Whatever your medium of choice, be sure to consider where the viewer is likely to encounter your story, how quickly you can engage them and what action you want them to take. If you’re just going for awareness (and, hopefully, you’re spending a lot more money to do that), a viewer’s time spent over 30 seconds may be a win. But if your goal is to convert engagement into some action, a video that doesn’t convert well on mobile is probably budget poorly spent.
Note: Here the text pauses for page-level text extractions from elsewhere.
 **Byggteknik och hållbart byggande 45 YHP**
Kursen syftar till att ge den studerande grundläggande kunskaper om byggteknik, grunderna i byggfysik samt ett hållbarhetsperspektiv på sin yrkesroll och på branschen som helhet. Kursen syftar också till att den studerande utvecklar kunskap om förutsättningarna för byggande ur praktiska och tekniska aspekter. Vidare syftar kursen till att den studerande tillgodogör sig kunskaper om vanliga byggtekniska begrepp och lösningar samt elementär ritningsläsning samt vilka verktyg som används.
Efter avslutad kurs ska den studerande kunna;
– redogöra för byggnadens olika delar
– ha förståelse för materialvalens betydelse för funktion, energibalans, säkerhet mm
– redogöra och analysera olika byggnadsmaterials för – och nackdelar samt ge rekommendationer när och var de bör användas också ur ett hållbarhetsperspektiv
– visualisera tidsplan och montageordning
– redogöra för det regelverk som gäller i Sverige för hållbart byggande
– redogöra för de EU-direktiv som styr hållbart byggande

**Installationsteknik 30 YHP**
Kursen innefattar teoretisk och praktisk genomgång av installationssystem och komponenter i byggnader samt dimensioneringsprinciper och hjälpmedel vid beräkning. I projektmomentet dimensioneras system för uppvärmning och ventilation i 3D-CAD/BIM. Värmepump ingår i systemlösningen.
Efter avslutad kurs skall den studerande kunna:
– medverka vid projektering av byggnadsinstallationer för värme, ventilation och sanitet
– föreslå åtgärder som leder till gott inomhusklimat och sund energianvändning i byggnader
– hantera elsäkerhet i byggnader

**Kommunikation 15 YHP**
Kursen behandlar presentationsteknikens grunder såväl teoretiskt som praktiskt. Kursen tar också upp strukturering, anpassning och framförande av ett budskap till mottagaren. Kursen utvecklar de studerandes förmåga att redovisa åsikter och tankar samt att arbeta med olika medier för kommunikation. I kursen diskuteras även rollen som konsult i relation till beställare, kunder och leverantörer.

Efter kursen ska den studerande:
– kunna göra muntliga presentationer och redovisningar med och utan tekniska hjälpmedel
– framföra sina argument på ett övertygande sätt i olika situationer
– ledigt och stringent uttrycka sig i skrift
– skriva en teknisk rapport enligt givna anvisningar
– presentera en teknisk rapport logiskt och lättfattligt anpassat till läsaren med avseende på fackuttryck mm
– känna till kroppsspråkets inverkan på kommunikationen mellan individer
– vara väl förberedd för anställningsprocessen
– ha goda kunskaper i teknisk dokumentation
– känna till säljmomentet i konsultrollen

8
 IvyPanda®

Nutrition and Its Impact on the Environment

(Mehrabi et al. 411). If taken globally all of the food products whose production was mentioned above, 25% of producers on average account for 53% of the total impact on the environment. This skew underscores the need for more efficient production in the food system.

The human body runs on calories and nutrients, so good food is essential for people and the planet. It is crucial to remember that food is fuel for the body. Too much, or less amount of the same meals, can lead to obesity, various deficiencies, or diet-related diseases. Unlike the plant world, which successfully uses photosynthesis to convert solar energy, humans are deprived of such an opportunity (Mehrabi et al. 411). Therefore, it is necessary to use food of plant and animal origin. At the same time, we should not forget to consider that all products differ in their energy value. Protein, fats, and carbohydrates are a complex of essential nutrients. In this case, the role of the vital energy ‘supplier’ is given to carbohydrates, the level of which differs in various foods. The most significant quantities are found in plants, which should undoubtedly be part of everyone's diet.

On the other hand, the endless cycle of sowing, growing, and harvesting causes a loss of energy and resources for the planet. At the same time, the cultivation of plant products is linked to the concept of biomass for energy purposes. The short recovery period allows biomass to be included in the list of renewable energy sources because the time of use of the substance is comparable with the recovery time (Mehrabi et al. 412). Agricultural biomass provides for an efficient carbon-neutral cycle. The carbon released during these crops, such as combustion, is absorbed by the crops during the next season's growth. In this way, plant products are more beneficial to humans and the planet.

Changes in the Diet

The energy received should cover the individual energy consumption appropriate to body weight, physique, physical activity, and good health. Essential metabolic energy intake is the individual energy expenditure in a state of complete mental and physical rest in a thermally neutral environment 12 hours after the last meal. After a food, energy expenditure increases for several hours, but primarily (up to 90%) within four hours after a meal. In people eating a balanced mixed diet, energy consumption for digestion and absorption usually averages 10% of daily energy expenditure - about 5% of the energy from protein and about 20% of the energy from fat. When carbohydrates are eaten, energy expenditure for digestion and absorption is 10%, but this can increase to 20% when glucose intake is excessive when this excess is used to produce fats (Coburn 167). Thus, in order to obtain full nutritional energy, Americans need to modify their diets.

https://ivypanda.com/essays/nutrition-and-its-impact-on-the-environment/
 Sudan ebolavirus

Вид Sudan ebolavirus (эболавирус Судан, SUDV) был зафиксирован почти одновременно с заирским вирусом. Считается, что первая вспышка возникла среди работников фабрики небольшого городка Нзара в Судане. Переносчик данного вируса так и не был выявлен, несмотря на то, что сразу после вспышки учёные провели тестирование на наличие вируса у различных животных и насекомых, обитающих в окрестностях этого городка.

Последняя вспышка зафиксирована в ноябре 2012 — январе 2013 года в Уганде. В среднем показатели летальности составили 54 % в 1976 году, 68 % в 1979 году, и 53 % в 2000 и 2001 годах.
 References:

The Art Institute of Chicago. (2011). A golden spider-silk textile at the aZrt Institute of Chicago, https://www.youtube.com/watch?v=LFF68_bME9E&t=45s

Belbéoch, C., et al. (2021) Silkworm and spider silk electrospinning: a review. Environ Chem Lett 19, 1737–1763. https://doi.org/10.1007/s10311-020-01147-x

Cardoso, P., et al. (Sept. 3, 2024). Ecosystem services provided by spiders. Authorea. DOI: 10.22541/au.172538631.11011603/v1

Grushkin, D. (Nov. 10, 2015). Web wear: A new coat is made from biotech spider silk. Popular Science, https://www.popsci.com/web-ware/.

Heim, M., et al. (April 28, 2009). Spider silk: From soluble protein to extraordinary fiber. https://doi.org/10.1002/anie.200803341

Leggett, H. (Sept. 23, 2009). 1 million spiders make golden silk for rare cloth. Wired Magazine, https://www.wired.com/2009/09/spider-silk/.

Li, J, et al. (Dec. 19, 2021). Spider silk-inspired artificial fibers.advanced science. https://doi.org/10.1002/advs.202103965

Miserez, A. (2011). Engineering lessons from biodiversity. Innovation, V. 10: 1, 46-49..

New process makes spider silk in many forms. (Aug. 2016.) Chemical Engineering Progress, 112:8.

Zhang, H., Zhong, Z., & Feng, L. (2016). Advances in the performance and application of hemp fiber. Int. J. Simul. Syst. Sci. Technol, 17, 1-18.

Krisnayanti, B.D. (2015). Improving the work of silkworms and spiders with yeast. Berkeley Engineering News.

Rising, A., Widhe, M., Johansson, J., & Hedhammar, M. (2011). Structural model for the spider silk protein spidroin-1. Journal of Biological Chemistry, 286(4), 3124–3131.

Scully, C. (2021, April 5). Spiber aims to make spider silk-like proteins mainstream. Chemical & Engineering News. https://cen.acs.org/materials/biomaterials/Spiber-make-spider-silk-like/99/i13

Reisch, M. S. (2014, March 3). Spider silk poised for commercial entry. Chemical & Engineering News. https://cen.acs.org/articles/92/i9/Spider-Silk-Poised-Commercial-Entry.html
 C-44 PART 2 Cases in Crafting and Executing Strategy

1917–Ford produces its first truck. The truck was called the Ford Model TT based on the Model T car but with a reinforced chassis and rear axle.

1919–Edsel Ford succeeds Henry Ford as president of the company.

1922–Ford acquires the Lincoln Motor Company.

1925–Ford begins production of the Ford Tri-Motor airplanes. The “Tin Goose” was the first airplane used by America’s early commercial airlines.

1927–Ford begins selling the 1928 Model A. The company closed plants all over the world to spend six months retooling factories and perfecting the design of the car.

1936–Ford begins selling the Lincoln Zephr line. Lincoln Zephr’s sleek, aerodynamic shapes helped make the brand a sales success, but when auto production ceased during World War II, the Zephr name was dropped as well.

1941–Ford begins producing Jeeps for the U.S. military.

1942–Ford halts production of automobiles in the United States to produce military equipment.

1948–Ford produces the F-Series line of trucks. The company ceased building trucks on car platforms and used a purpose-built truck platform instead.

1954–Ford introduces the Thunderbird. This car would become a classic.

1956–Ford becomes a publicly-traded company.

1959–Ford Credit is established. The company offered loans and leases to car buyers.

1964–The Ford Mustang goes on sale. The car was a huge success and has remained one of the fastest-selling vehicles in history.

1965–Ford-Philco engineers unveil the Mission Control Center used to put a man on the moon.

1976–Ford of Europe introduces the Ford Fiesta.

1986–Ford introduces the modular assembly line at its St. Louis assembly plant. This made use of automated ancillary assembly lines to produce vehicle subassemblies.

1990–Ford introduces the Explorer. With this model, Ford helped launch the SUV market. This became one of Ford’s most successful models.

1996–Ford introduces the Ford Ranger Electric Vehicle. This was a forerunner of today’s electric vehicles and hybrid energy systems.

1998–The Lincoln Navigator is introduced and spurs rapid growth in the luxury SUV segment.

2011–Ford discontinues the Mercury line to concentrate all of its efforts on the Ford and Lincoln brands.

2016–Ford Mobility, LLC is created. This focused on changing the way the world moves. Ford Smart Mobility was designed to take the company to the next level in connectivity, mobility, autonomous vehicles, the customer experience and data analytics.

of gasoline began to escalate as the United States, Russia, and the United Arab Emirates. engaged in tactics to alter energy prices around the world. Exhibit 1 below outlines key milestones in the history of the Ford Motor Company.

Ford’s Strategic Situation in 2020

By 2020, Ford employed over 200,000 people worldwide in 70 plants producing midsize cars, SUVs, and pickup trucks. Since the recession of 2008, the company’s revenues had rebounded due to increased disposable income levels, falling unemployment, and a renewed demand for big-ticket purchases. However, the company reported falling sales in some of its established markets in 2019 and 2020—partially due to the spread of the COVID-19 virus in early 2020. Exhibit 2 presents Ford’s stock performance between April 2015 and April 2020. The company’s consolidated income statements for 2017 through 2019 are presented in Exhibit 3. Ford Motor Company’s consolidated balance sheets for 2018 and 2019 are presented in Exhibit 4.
Your Visual Strategy Should be “TRUE”

Before you get creative, make sure you’ve thought through how to make your content targeted, relevant, unique and engaging (TRUE). Of course, you’re going to measure, so I didn’t include that in the acronym.

  • Targeting ensures your visuals – and the corresponding text content – map to your buyer’s journey.

  • Relevance challenges you to develop visuals that will be meaningful, even with limited context.

  • Unique content will perform better but cost more – be prepared for this. You’ll be expecting more from – and pay more to – designers, photographers, videographers and artists.

  • Engaging is your objective, and you’ll have metrics to track success or failure.

By sticking with TRUE visual content and having a strategy to develop and deliver across channels, you’re giving your story a chance to stand out. The volume of content across Facebook, Instagram, LinkedIn and other channels is staggering. And you’re not just competing against similar products, you’re competing against other businesses and organizations vying for a rapidly diminishing share of a consumer’s addressable attention. If, however, you’re ready to wade more deeply into visual asset-building in 2019, do so with a strategy that is TRUE to your brand and, most important, to the buyers you’re invested in reaching.